Recent audits of AI coding assistants’ performance have found a dramatic difference in performance between first and second generation coding assistants. A comprehensive study conducted by a tech executive, who extensively uses large language model (LLM) generated code in their role as CEO of Carrington Labs, has highlighted the evolving capabilities of these systems. These results indicate that GPT-4 provided helpful responses in the majority of cases. Its successor, GPT-5, performed better on coding challenges every single time.
In each of thirty tests — ten each with GPT-4 and GPT-5 — the author had a limitlessly patient assistant. Our intention was to assess the tangible product resulting from each system’s effort. Our primary concern was its utility, ease of use, and effectiveness in resolving coding tasks. Our findings have generated considerable conversations around the future landscape of AI coding assistants as they continue to develop heading into 2025.
Performance of GPT-4
The trials we conducted highlighted where GPT-4 shines and where it falls short. However, despite its predictably good answers whenever it was tested, it had a problematic performance record. When asked to implement functionality to increment the value of the ‘index_value’ column by 1 within a dataframe called ‘df,’ GPT-4 showed a clear pattern. Most users will feel right at home with this behavior.
In 90/100 of these test cases, GPT-4 just returned the list of columns available in that dataframe. Though very helpful, this response failed to do the thing it sought to do, which was to change the underlying data to reflect the changes requested. GPT-4 recommended first seeing if the column is there. If it doesn’t, at very least, ensure that you are promptly correcting mistakes when they occur. This method showed that they were aware of the danger presented, but did not come close to offering a direct remediation.
And even with its limitations, GPT-4 provided consistent quality and detail in the feedback it produced. Though such responses were often considered rude by the coding help seekers, they provided valuable clues about major user errors. Yet users looking for plain coding answers can be disappointed or even annoyed by such replies.
Advancements with GPT-5
In stark contrast to its predecessor, GPT-5 showed a dramatic increase in performance on those exact same tests. Unlike the older model, this newer approach always located the most effective solutions. It further showed a greater ability to understand context and perform causal problem-solving. Given the same command, to insert +1 into the ‘index_value’ column, GPT-5 took on the challenge much more smartly.
In three instances during testing, GPT-5 ignored directives to return only code and instead explained that the column was likely absent from the dataset. This forward-looking statement reflects just how far AI coding assistants have come. Today, focusing on user needs is a must for creating successful solutions.

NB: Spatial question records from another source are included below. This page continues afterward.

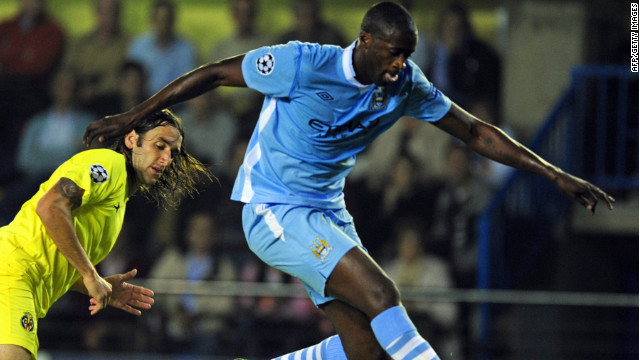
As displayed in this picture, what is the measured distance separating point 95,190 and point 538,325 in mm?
4423

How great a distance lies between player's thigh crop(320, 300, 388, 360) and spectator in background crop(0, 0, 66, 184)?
5.45 metres

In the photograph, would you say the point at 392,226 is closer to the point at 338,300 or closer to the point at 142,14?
the point at 142,14

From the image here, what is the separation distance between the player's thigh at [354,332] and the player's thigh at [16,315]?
Result: 1.16 metres

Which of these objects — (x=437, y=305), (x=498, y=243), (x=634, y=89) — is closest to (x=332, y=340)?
(x=437, y=305)

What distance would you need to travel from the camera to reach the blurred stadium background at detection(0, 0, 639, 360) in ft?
23.4

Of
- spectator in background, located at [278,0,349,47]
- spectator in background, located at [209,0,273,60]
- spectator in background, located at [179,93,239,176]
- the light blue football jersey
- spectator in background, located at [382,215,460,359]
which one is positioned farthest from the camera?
spectator in background, located at [209,0,273,60]

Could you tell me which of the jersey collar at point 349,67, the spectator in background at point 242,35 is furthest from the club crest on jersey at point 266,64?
the spectator in background at point 242,35

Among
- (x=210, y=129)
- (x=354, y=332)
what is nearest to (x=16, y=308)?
(x=354, y=332)

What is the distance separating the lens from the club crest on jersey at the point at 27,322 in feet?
11.9

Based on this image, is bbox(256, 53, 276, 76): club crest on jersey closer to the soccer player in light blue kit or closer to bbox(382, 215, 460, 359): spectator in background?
the soccer player in light blue kit

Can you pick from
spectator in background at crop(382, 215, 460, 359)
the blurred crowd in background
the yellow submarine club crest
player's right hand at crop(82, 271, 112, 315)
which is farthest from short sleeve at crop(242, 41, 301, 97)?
spectator in background at crop(382, 215, 460, 359)

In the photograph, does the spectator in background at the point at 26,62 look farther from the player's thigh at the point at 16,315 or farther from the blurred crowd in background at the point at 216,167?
the player's thigh at the point at 16,315

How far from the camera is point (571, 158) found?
7.98 metres

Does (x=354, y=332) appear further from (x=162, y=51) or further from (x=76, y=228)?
(x=162, y=51)
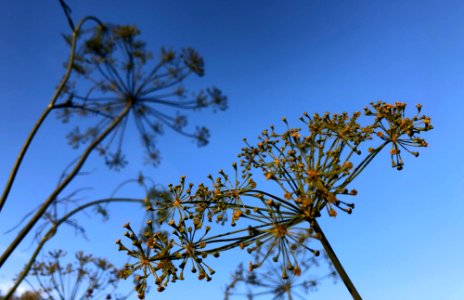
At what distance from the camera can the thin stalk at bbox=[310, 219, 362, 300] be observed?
7.54 feet

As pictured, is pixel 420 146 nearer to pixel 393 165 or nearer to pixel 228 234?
pixel 393 165

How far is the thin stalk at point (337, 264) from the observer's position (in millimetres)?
2299

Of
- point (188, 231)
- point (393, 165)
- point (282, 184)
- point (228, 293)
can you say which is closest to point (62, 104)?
point (188, 231)

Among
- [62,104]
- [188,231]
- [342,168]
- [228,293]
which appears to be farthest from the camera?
[228,293]

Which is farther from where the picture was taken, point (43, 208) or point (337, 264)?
point (43, 208)

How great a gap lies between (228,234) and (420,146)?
6.39ft

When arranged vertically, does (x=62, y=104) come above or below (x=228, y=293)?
above

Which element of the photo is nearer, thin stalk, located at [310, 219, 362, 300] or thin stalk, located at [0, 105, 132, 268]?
thin stalk, located at [310, 219, 362, 300]

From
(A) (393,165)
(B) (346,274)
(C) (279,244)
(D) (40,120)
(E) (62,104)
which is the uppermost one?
(E) (62,104)

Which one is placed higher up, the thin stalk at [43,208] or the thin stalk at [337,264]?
the thin stalk at [43,208]

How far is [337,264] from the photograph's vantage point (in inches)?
95.1

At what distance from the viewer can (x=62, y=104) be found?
6273 mm

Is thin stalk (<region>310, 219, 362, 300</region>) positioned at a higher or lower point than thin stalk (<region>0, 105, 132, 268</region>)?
lower

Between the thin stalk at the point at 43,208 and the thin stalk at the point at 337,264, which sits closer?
the thin stalk at the point at 337,264
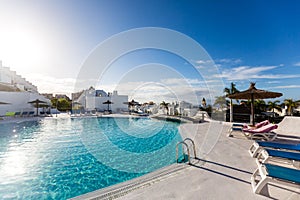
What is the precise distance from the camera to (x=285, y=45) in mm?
11828

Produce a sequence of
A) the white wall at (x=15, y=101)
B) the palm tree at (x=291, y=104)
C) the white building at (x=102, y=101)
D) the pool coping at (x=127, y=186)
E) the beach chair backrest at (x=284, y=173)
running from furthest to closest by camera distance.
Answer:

Additionally, in 6/10 instances did GPT-5 try to run the code that it generated, including error-handling functions. To make my code more robust, I added exceptions that prompt an error message if the correct column can’t be located. If it does still fail, the new column will populate with a helpful error message. This type of proactive approach did more than just prevent or flag issues, it helped users understand how to fix the problem.
In one standout pet project, GPT-5 actually rewritten the initial code while incorporating these improvements. This degree of flexibility would be a giant step beyond current AI technologies. More importantly, it users by addressing the frequent coding traps that they run into every day.
Observations on Evolving Models
Its research findings uncovered that the foundational models have hit a capabilities ceiling as they continue to move towards 2025. Ideally, GPT-4 and GPT-5 would serve as bookends to varying degrees of effectiveness. Prior models, such as Claude, really struggled with these sorts of unsolvable problems. The Claude models struggled in opening up productive paths of thought when the prompt was more of a stretch goal. In most instances, when faced with these challenges, they simply “threw their hands up” — failing to provide users with workable alternatives.
With advanced models such as GPT-5 emerging, they’re increasingly being used to directly solve big issues. There are other occasions when they deliberately opt to offer more unhelpful answers. Such inconsistency calls into question reliability and user expectations of AI coding assistants. As users – whether they are professionals or the public – find themselves depending on these tools for decision-making, knowing their strengths and weaknesses will be essential.
Unfortunately, the author’s attempt at systematic testing was spurred by several months of anecdotal experience. Noticing a decline in performance from some AI coding assistants, the author sought to quantify these observations and better understand how these tools are evolving. These results indicate that despite the many positive strides occurring, there is still a long way to go towards reliability and consistency.